Honda originally filed his Complaint in the State of Hawai`i, First Circuit Court. [Id. at PageID #: 8.] Honda Aircraft removed the case to this Court based on diversity jurisdiction, pursuant to 28 U.S.C. §§ 1332(a)(1) and 1441(a), (b). [Notice of Removal at ¶ 4.] Handa alleges one claim against Honda Aircraft. He alleges Honda Aircraft fraudulently induced him, by and through Roads’s misrepresentations, to enter into the Matterhorn Transaction (“Count I”).

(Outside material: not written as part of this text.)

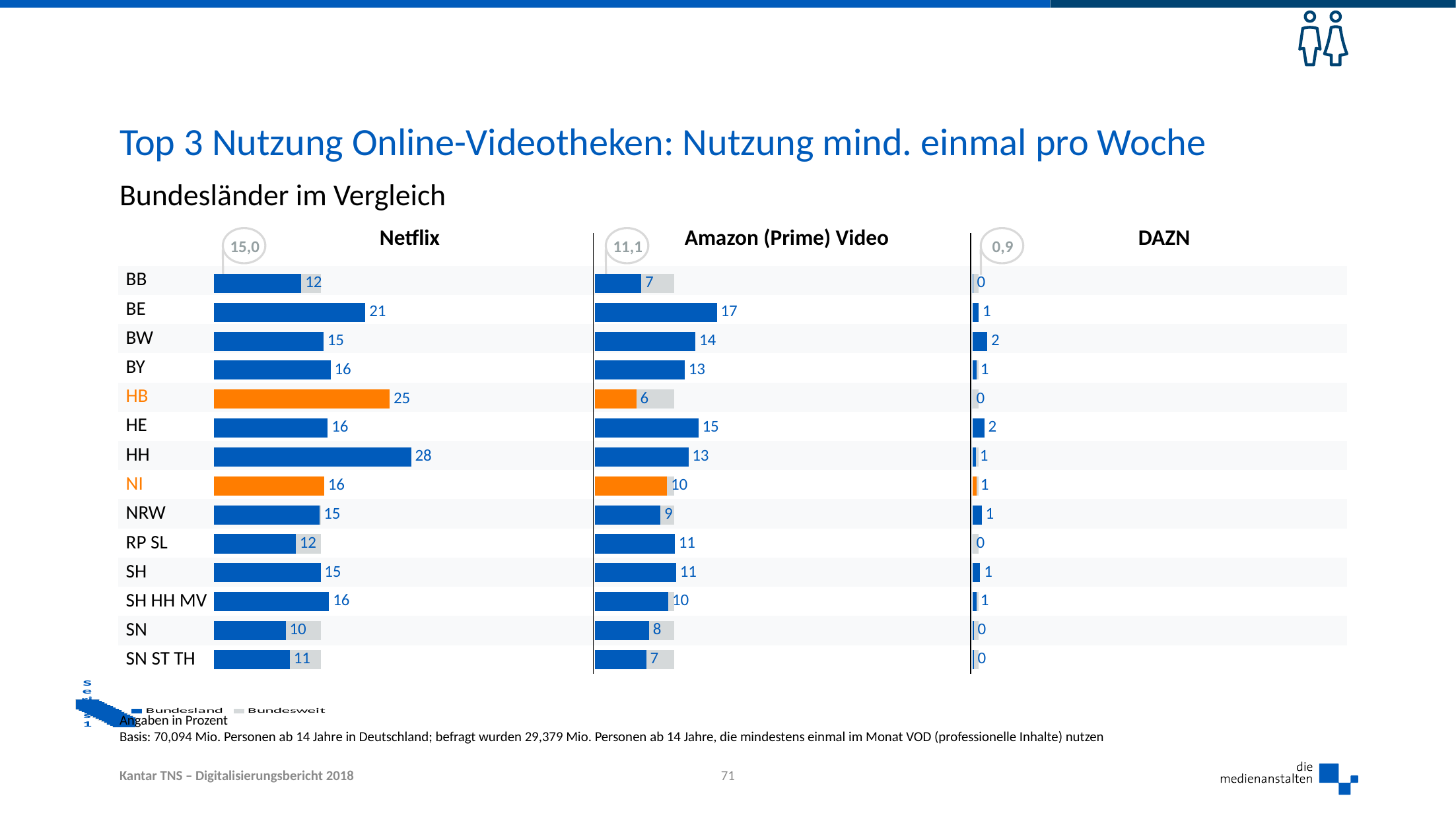
How many series does the legend list? 2 In the Netflix chart, what is the value for HH? 28 In the Netflix chart, which Bundesland has the highest value? HH What kind of chart is used for the Netflix data? bar chart In the Amazon (Prime) Video chart, what is the value for BE? 17 What is the Bundesweit (nationwide) value shown in the circle for the Amazon (Prime) Video chart? 11,1 In the Amazon (Prime) Video chart, which Bundesland has the lowest value? HB In the DAZN chart, what is the value for BW? 2 In the Netflix chart, what is the difference between the values for HB and BB? 13 How many Bundesländer (categories) are shown in the Netflix chart? 14 In the Netflix chart, which Bundesland has the lowest value? SN In the Amazon (Prime) Video chart, which is larger, the value for BW or the value for NRW? BW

In the instant Motion, Honda Aircraft seeks dismissal with prejudice of Handa’s claim against it on grounds that Handa fails to state a plausible claim for fraudulent inducement and Handa lacks standing to assert any

claims based upon the promissory notes given to Wing Spirit. STANDARD This district court has stated: Rule 12(c) of the Federal Rules of Civil Procedure states, “After the pleadings are closed--but early enough not to delay trial--a party may move for judgment on the pleadings.” The standard governing a Rule 12(c) motion for judgment on the pleadings is “functionally identical” to that governing a Rule 12(b)(6) motion. Gregg v. Hawaii, Dep’t of Pub. Safety, 870 F.3d 883, 887 (9th Cir. 2017); United States ex rel. Caffaso v. Gen. Dynamics C4 Sys., Inc., 637 F.3d 1047, 1054 n.4 (9th Cir. 2011); Dworkin v. Hustler Mag. Inc., 867 F.2d 1188, 1192 (9th Cir. 1989).

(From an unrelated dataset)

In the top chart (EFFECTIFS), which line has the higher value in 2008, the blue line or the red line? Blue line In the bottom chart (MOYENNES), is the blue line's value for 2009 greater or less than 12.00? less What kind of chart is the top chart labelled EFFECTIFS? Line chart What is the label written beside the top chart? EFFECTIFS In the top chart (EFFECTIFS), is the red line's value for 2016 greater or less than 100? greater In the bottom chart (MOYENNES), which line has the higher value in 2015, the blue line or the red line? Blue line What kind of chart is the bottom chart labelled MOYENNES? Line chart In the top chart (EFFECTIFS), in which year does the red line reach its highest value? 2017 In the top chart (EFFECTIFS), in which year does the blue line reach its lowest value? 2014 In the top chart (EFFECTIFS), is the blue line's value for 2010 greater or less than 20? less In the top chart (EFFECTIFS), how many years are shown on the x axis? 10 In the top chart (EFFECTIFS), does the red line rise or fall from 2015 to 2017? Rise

“A judgment on the pleadings is properly granted when, taking all the allegations in the pleadings as true, the moving party is entitled to judgment as a matter of law.” Gregg, 870 F.3d at 887; accord Chavez v. United States, 683 F.3d 1102, 1108 (9th Cir. 2012) (“Judgment on the pleadings is properly granted when, accepting all factual allegations in the complaint as true, there is no issue of material fact in dispute, and the moving party is entitled to judgment as a matter of law.” (quotation marks, alteration signals, and citation omitted)).

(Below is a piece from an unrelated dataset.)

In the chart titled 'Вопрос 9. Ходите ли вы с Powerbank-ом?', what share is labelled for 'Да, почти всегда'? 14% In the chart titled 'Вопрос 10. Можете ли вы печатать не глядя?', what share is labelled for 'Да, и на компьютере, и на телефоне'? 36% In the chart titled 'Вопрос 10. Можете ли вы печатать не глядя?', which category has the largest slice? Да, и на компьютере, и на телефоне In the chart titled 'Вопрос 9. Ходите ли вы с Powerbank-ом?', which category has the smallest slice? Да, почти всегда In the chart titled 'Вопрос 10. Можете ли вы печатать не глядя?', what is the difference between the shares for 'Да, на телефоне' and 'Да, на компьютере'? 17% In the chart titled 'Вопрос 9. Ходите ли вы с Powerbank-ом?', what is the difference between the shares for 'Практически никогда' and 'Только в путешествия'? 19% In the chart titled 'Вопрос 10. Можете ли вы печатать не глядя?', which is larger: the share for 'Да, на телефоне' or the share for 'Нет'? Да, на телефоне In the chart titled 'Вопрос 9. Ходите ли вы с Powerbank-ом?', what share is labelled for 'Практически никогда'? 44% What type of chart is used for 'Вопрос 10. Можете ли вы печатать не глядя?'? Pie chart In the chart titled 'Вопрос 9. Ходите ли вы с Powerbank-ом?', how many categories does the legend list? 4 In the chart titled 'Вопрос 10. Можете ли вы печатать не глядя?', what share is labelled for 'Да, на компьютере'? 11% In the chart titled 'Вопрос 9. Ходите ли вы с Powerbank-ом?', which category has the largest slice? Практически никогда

Sam v. Dep’t of Pub. Safety, CIVIL NO. 20-00164 SOM-RT, 2021 WL 1032282, at *1–2 (D. Hawai`i Mar. 17, 2021). DISCUSSION I. Governing Law The parties assume Hawai`i law applies in the instant case. See, e.g., Mem. in Supp. of Motion at 13-14 (citing to Hawai`i law for the elements of a fraudulent inducement claim);

Mem. in Opp. at 6-7 (same). However, the agreements that make up the Matterhorn Transaction have different choice-of-law provisions.